自灯明(犀の角のごとく)
2017/04/11
お釈迦様がなくらなられるときに
自灯明、法灯明
ということを教えられました。
阿難尊者がこれから私は何を頼りにして言ったら良いのかという質問に答えられたお言葉です。
「私が亡くなってからは、他人を頼りにせず自分を頼りにせよ、私が教えた法を頼りにせよ」と仰ったわけです。
この「自分を頼りにせよ」とは、一体どういう意味でしょうか。
阿難尊者はこの教えをどのように受け取ったかを考えて見るとお釈迦様のいわれた意味が見えて参ります。
自分を頼りにせよとは、聞慧や思慧、修慧を含む智慧のことを言っているでしょう。

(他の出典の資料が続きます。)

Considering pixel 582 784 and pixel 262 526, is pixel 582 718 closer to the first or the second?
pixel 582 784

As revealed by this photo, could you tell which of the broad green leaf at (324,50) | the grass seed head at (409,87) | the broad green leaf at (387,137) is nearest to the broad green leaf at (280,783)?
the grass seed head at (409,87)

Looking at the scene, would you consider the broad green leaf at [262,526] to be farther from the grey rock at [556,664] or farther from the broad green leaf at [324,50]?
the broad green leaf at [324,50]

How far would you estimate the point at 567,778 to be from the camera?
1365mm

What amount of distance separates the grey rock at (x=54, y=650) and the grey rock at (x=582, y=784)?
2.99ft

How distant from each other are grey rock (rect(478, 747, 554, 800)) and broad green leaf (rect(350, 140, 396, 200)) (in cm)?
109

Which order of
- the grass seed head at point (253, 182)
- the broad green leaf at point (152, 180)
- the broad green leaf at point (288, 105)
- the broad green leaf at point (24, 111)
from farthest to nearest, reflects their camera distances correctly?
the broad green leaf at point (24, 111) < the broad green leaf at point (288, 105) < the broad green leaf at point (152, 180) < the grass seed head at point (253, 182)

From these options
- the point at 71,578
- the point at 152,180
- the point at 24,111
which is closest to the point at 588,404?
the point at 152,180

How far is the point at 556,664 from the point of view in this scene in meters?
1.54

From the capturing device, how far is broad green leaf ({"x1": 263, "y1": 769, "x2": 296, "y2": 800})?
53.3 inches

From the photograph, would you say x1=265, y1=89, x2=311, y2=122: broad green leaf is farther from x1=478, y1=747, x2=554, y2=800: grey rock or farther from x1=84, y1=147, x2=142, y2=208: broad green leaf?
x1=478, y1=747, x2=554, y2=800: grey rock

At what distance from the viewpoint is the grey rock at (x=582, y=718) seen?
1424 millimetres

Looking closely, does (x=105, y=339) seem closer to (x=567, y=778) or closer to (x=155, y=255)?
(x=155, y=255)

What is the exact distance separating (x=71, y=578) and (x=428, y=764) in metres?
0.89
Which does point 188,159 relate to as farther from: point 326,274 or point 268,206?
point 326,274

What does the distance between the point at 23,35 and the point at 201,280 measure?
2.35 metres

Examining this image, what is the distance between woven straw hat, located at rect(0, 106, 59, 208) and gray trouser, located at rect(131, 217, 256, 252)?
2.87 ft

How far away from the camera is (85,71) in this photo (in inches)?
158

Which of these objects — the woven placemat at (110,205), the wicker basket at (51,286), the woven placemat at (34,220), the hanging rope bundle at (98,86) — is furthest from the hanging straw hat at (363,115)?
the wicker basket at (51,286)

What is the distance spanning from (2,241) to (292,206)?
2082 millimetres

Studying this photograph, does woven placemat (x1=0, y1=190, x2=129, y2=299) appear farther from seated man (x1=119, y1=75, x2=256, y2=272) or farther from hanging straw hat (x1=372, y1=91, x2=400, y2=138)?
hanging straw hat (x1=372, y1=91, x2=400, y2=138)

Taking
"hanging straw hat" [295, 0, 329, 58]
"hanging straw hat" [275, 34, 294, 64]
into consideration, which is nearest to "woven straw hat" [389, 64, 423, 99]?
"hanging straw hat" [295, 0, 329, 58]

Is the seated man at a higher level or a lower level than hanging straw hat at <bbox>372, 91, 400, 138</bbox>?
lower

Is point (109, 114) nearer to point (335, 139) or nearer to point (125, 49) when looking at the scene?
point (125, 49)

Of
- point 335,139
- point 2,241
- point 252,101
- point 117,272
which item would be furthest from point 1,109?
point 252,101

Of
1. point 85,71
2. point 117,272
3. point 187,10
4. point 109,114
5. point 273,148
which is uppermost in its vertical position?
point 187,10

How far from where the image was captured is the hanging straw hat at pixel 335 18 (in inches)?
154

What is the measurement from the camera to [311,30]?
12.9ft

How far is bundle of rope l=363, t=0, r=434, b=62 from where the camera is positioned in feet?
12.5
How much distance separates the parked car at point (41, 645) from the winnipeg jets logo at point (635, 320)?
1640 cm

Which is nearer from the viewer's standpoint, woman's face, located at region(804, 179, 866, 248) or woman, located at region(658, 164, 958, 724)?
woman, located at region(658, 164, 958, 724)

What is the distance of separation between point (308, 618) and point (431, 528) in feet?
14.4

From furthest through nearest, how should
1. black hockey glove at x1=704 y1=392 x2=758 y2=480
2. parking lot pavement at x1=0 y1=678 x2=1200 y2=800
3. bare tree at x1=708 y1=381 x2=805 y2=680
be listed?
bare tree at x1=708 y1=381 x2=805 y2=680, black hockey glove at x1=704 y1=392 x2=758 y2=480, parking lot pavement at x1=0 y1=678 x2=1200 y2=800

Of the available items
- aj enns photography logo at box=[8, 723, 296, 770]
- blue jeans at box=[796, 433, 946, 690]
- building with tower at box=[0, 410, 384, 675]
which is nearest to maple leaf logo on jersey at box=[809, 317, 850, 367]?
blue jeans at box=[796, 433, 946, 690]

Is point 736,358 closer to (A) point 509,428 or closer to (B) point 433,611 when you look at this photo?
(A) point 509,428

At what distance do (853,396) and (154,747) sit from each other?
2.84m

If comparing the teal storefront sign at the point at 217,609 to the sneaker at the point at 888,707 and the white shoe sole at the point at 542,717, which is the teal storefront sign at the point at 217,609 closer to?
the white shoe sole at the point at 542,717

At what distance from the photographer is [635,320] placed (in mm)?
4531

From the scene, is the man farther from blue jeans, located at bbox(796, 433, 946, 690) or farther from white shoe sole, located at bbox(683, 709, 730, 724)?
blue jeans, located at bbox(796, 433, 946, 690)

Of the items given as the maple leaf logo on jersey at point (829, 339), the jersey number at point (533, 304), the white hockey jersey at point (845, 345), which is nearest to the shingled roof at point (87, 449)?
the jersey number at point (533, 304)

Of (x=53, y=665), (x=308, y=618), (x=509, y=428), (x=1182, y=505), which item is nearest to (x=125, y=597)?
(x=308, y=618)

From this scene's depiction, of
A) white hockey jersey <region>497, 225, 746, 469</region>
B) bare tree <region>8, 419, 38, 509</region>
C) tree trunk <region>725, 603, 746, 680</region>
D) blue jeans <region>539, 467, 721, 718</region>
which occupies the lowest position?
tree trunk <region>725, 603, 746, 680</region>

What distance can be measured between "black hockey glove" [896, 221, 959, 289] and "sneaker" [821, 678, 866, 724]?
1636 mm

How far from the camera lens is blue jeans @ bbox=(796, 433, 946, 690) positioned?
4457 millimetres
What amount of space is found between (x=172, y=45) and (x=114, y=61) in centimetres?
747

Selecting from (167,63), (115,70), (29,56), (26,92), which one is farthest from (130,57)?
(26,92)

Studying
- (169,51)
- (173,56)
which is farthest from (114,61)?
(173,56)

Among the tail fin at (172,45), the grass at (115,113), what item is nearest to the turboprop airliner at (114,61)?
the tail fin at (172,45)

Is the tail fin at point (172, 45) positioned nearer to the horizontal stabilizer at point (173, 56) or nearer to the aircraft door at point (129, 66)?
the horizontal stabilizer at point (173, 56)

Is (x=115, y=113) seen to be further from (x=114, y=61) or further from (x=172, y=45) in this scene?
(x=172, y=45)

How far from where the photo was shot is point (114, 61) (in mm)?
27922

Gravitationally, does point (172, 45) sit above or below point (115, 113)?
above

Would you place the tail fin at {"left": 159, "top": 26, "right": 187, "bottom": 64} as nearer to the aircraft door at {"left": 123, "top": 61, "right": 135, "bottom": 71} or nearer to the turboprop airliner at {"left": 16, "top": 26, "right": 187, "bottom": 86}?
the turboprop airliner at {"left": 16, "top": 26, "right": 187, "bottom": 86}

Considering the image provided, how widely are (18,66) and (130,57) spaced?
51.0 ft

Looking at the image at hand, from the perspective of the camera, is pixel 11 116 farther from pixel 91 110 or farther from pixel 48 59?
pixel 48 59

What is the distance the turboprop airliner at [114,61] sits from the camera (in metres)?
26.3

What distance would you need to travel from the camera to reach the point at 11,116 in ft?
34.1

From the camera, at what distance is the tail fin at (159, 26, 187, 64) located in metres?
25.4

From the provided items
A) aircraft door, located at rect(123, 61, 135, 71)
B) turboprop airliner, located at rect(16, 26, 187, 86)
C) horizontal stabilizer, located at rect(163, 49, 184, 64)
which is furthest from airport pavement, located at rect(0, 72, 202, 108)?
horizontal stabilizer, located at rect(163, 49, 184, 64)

この自分の智慧を頼りにせよと言っているわけです。
これに似た言葉に「犀の角のようにただ独り歩め」という言葉があります。お釈迦様は、生前よくこのように弟子たちに教えられたようです。これも自分を頼りにせよということに通じますね。
これらを私たちに当てはめるならば、どのようになるでしょうか。これは、私たちの「往生は、一人一人のしのぎなり」(蓮如上人)という意味で理解すべきだと思います。
結局、誰も自分に変わって後生を解決してくれるわけではありません。たとえ他力であっても、自分の業の力で後生へと旅立って行くのです。後生の一大事の問題は自己でぶつかるより他にないのです。
さて、日本の仏教では、自灯明の自は無我になったところの自だといいますね。まあ、これは智慧という風に理解すると間違いではないと思いますが、自己の問題だというところが薄れてしまいます。
また、チベット仏教では、「犀の角のように」ということは声聞・縁覚の人の教えであるとして大変蔑んでいますね。これは論書にもそのような表現があるので仕方ないと思いますが、後生は一人一人のしのぎという点まで貶める必要はないと思います。